Misurati gli effetti della meditazione: allenando la testa eviteremo i farmaci
Sono sempre più numerosi i lavori scientifici che mettono in relazione la meditazione con effetti molto precisi e ripetibili sulla salute: meno sostanze stressanti, minore affaticamento cardiaco, riduzione netta della fatica muscolare sotto sforzo e altri ancora.
I critici però sostengono che chi medita non fa nulla di diverso dal semplice relax, ottenendo gli effetti che qualsiasi persona otterrebbe rilassandosi. Un lavoro scientifico pubblicato in questi giorni conferma invece il valore della meditazione.
Lo studio, effettuato presso lo Stress Institute della Roosvelt University (J Clin Psychol 2001 Jun;57(6):839-46) ha potuto caratterizzare la netta differenza che esiste tra il relax (riposo attivo, silenzio, attività piacevole) e la meditazione, confrontando i risultati di test psicodiagnostici ben definiti praticati prima e dopo il relax o la meditazione.
Chi medita ha un minor livello di preoccupazione, rispetto a chi semplicemente si rilassa, e incrementa notevolmente gli stati di quiete e disponibilità mentale legati alla produzione di serotonina.
Un interessante confronto tra le caratteristiche mentali di chi pratica la meditazione e di chi non lo fa ha evidenziato in chi medita una maggiore fiducia in una saggezza interiore, e un minor ricorso al pensiero magico, cioè quel tipo di pensiero che ci fa pensare di trovare le soluzioni in modo inaspettato (come chi pensa di risolvere i problemi economici di una vita vincendo al totocalcio).
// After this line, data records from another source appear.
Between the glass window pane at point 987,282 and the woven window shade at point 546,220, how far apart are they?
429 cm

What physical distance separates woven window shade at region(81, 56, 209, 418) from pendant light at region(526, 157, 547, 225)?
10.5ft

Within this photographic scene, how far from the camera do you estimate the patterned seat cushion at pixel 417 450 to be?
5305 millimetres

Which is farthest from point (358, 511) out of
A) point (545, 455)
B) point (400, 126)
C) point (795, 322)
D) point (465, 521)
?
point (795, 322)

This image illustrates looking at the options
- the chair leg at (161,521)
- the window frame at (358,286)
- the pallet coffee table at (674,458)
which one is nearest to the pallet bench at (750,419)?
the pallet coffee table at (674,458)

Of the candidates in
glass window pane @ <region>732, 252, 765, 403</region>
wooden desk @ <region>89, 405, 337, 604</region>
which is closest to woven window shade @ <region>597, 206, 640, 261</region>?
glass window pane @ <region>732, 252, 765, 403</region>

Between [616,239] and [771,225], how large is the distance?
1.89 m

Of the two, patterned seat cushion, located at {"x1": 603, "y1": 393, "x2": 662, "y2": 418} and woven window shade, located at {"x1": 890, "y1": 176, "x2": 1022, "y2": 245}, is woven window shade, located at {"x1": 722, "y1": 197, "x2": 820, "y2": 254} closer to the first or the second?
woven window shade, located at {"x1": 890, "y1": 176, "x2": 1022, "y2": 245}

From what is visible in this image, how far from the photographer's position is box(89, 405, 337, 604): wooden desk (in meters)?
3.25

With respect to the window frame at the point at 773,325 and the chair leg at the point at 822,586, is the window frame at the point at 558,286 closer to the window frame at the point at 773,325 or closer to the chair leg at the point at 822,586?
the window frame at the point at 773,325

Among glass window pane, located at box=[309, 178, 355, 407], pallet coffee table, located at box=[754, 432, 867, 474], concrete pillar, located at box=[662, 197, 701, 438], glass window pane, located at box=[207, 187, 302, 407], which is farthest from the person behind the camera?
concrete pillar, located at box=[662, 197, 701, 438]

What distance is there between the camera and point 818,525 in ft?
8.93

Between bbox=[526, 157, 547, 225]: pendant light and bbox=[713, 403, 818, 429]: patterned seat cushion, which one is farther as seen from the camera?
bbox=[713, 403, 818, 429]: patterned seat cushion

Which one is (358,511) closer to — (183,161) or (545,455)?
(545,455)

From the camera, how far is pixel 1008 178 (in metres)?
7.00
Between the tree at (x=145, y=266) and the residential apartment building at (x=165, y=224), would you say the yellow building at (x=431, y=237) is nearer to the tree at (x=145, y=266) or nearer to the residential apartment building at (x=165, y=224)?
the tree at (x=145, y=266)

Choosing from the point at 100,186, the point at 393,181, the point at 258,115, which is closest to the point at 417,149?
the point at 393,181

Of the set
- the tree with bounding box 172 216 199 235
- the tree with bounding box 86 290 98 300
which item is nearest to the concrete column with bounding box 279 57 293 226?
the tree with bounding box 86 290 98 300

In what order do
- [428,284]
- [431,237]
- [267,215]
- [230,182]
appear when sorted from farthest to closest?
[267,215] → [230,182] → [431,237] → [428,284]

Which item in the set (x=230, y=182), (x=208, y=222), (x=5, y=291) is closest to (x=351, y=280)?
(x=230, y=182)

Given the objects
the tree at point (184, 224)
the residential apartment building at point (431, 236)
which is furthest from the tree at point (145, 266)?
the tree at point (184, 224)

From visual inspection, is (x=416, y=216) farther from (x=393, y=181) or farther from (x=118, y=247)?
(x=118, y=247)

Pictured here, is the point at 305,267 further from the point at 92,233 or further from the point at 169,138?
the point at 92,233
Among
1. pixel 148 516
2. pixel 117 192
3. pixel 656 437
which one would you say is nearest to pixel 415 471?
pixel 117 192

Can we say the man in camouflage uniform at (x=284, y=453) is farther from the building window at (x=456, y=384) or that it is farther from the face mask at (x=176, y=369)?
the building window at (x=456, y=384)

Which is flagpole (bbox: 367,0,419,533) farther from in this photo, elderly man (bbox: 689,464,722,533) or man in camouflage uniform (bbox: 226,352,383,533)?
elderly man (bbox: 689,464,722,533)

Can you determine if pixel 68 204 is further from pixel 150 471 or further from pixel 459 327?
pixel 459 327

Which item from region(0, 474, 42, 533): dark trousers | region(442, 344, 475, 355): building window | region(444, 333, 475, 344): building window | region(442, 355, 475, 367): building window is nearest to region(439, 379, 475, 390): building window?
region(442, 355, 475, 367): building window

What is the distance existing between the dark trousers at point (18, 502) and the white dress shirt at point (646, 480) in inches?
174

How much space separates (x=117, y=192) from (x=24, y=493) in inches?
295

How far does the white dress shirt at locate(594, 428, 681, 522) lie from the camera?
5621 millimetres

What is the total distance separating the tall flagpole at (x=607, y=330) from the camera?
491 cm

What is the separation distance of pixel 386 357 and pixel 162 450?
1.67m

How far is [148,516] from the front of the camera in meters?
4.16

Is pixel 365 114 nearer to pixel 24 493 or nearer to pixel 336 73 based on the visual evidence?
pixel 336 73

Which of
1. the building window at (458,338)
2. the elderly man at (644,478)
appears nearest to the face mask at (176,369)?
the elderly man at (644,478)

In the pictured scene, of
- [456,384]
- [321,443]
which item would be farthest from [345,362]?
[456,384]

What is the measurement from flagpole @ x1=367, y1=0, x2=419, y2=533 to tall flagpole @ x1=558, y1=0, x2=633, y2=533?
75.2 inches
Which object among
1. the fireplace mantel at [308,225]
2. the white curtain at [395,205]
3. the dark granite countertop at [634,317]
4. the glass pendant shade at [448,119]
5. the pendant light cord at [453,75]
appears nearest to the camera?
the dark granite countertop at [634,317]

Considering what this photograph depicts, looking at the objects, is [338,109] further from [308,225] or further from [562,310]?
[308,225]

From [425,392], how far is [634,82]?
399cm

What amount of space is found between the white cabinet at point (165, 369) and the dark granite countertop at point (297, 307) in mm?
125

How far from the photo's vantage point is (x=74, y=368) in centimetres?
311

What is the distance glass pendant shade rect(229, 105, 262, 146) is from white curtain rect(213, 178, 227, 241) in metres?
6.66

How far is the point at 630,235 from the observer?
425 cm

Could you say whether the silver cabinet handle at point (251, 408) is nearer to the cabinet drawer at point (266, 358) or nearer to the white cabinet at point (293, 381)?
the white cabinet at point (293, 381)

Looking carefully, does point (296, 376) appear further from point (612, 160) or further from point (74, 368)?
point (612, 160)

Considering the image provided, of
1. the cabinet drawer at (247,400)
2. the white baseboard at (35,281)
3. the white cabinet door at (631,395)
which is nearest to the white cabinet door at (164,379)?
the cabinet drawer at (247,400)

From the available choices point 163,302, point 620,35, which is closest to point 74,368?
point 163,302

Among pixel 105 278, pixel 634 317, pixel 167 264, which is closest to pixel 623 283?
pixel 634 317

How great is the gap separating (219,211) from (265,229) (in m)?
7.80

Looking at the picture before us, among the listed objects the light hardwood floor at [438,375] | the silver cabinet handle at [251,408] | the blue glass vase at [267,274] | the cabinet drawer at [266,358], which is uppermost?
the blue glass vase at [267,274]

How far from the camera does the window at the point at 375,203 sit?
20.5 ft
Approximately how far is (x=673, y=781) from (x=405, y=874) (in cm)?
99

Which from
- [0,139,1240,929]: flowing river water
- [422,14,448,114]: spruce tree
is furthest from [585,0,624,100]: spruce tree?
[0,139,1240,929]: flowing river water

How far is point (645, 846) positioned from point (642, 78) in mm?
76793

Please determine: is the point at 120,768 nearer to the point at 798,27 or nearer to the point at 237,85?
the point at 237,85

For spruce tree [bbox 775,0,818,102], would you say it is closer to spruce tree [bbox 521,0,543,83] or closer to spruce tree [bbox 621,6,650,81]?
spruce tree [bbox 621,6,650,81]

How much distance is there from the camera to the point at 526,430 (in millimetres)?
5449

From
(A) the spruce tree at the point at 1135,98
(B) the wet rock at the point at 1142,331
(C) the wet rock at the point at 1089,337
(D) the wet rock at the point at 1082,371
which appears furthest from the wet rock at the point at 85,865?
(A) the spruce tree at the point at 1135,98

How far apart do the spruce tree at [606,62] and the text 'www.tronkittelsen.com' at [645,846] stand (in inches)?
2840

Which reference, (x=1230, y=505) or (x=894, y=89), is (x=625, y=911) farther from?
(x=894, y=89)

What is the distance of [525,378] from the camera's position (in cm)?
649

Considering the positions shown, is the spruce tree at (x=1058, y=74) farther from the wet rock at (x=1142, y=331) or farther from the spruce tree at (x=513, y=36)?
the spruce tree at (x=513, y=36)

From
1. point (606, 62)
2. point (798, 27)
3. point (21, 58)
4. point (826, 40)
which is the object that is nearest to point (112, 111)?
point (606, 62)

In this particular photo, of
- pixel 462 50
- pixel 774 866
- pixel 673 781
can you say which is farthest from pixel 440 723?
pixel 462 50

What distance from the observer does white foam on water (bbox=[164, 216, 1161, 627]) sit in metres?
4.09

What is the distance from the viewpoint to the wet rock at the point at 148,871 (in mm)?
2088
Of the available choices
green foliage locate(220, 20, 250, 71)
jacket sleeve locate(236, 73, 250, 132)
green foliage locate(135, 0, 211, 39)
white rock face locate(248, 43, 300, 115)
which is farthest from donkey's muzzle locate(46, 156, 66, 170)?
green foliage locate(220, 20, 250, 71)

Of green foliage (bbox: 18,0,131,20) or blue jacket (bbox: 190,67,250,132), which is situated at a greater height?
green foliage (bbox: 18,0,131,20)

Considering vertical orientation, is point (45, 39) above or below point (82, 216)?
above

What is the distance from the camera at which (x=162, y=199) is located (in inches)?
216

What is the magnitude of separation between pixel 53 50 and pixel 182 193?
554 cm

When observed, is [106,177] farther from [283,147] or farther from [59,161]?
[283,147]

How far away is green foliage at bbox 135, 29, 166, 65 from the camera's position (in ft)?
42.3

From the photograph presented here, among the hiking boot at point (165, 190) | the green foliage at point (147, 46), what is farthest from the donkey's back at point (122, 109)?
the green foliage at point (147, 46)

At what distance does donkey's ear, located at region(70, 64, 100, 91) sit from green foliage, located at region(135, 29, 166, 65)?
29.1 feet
Chi medita quindi sviluppa una maggiore fiducia nelle propria autonomia e nelle proprie capacità.
Il dato importante comunque è la caratterizzazione di questa diversità evidente tra due modi diversi di “riposarsi”, da molti ritenuti fino ad oggi equivalenti. Questo rafforza il significato dei risultati di lavori scientifici molto recenti in cui la meditazione ha appunto evidenziato la possibilità di modificare il flusso sanguigno cerebrale (Psychiatry Res 2001 Apr 10;106(2):113-22), regolare il ritmo cardiaco (Brain Res Cogn Brain Res 2001 Apr;11(2):281-87), ridurre la produzione delle catecolamine connesse allo stress (Physiol Behav 2001 Jan;72(1-2):141-46) e ridurre l’affaticamento muscolare connesso allo sforzo fisico (Br J Sports Med 2000 Aug:34(4):268-72).
È possibile che ci sia quindi a disposizione uno strumento utile non solo per modificare la componente emotiva, ma per agire direttamente, in modo sicuro, su problemi fisici ben determinati.
La strada è ancora lunga, ma gli inizi del sentiero sembrano bene tracciati.